Passado o susto inicial -- vou ter que aprender a ficar imune a este tipo de coisa! -- continuei lendo os artigos sobre o HCC e meu caso é muito, muito estranho. De acordo com todos os médicos, o tumor é muito agressivo (daí o alto índice de mortalidade) e a taxa de reincidência varia entre 42 e 100%, principalmente nos primeiros 12 ou 18 meses, então juntem as peças comigo e tentem me explicar.

1. Na hipótese do tumor ser vestígio da outra cirurgia -- Se ele é tão agressivo, como sobrevivi com ele na minha barriga, praticamente imperceptível e assintomático, por mais de cinco anos?
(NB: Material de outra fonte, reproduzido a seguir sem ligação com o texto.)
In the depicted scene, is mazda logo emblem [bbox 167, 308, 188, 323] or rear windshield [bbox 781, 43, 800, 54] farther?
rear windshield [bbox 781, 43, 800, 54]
2. Na hipótese de ser novo -- Se as recidivas ocorrem até os primeiros 18 meses, como este troço veio do nada depois de mais de cinco anos?

Cada vez mais me convenço que NADA, absolutamente NADA, na minha vida pode ser normal, nem mesmo o diagnóstico de uma doença covarde como esta! O que neste caso é muito bom, pois estou aqui vivinha e de bem com a vida. Pensando bem acho que o primeiro passo para minha felicidade é entender que o meu maior pedido foi atendido: sempre tive horror das coisas "ordinárias" e ansiei por ser única, diferente.

O resultado está aí: uma caminhada sinuosa, acidentada, mas muito rica e só minha. Como gosto tanto desta caminhada, por mais que às vezes ela me enlouqueça, vou continuar seguindo a estrada menos viajada, pois como disse o poeta, isto fez toda a diferença!

2 comments:

Anonymous said...

Acho que há coisas que só Ele Lá em Cima pode explicar. E se Ele quis que vc estivesse aí hoje, vivinha e feliz, é porque você vai passar qualquer barreira de tempo e previsão, porque seu histórico é único, assim como você. Acredita em milagre? Então, quando tiver lá com uns 80 anos e com os netos, você conta essa história pra eles acreditarem também ;) Eu acredito. Fica bem, querida.

Andréa said...

Adoro tuas opinioes e medos, sempre tudo muito claro na escrita, e exposto sem vergonha aqui no blog pra quem quiser ler. ADORO! A tua atitude esta certissima, e lembre-se do que falei outro dia: ninguem eh normal. A gente soh acha que sim. Aqueles termos doidos sao uma ideia otima pra xingar, nao sao? Fiquei viajando aqui, hehe. E diferente da minha querida Fe Franca, eu nao acho que "Ele la em cima" queira ou nao queira isso pra voce. Ele nao seria justo se fosse assim. Eu penso que karmas sao muito mais complicados do que a gente gostaria e que os motivos que levaram vc a passar por essas coisas sao muito mais misteriosos do que uma simples explicacao como aquela sobre "Ele". Espero e acredito que um dia, sabe la quantas vidas no futuro, seremos informados de como a coisa toda acontece, mas por enquanto nao entenderiamos, mesmo que tentassem nos explicar. Acho importante vc pesquisar e tentar entender a doenca ao maximo, eu faria o mesmo, mas mantenha sempre a esperanca acesa, Dani, e a certeza de que cada um eh cada um e milagres acontecem sim, como a Fe tambem falou. Milagres pequenos e grandes acontecem todo dia, em todo lugar. Faca um acontecer com a forca do proprio pensamento e atitude. Vc pode. Tenho certeza absoluta disso. Beijos.